Police hunt loan sharks riding Britain’s rising tide of debt
LEICESTER: Armed police shin up ladders to scale an imposing security fence and rush past palm trees to raid a sprawling mockTudor property in search of evidence.
The household in this English midlands city is clearly a prosperous one. Police suspect this is the home of the boss of a illegal moneylending operation, surfing on Britain’s rising tide of debt and wrecking countless lives.
The target was neither at home at the time of the morning swoop, nor at the suspect’s ostensible business, a local garage, which was raided at the same time.
Police said their search would continue.
The operation yesterday was the latest by the England Illegal Money Lending Team (IMLT), a Birmingham-based unit tasked with cracking down on loan sharks lending cash to vulnerable borrowers.
“The debt is unenforceable in law, so the ways they make people pay can be extreme,” said Tony Quigley, head of the team.
“We have seen kidnapping, psychological intimidation, wounding and in one case, rape.
“People can be unwilling to come forward because they are frightened and there is a stigma attached.
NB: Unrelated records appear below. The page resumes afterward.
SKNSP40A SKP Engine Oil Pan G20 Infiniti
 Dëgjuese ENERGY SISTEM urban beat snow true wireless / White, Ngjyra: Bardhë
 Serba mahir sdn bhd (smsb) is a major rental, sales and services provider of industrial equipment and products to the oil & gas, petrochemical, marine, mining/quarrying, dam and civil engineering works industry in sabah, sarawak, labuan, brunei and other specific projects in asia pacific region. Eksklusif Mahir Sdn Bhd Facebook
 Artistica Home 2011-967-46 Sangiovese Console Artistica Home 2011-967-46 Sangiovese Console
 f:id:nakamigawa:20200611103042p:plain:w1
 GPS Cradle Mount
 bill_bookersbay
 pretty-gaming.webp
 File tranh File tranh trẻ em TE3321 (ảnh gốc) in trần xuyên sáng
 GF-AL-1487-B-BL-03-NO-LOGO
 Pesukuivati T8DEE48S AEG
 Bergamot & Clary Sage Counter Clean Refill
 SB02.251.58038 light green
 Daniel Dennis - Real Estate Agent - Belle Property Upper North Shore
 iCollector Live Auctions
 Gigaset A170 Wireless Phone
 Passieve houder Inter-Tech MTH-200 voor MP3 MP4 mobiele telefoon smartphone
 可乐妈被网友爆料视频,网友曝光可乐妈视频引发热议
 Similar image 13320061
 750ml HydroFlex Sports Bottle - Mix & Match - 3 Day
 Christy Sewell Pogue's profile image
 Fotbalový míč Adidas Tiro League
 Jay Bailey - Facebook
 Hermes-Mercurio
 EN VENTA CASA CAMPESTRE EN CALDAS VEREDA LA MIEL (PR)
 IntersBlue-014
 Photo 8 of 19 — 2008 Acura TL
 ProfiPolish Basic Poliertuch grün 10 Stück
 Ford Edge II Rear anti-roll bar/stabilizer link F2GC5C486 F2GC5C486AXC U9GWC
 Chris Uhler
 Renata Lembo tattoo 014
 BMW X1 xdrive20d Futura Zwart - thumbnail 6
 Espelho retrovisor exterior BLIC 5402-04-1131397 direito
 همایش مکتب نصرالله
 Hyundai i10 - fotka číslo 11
But we need people to be brave and come forward. If you’re in the clutches of a loan shark, ring us and we will deal with it.”
Blue-gloved police involved in yesterday’s raids seized documents, electronic devices and a large quantity of cash and jewellery that could prove the suspect’s links to a loan-shark operation.
The size of Britain’s “belowthe-radar” illegal loan business is hard to assess but police believe it is worth around 750 million pounds (RM3.9 billion) a year, Quigley said.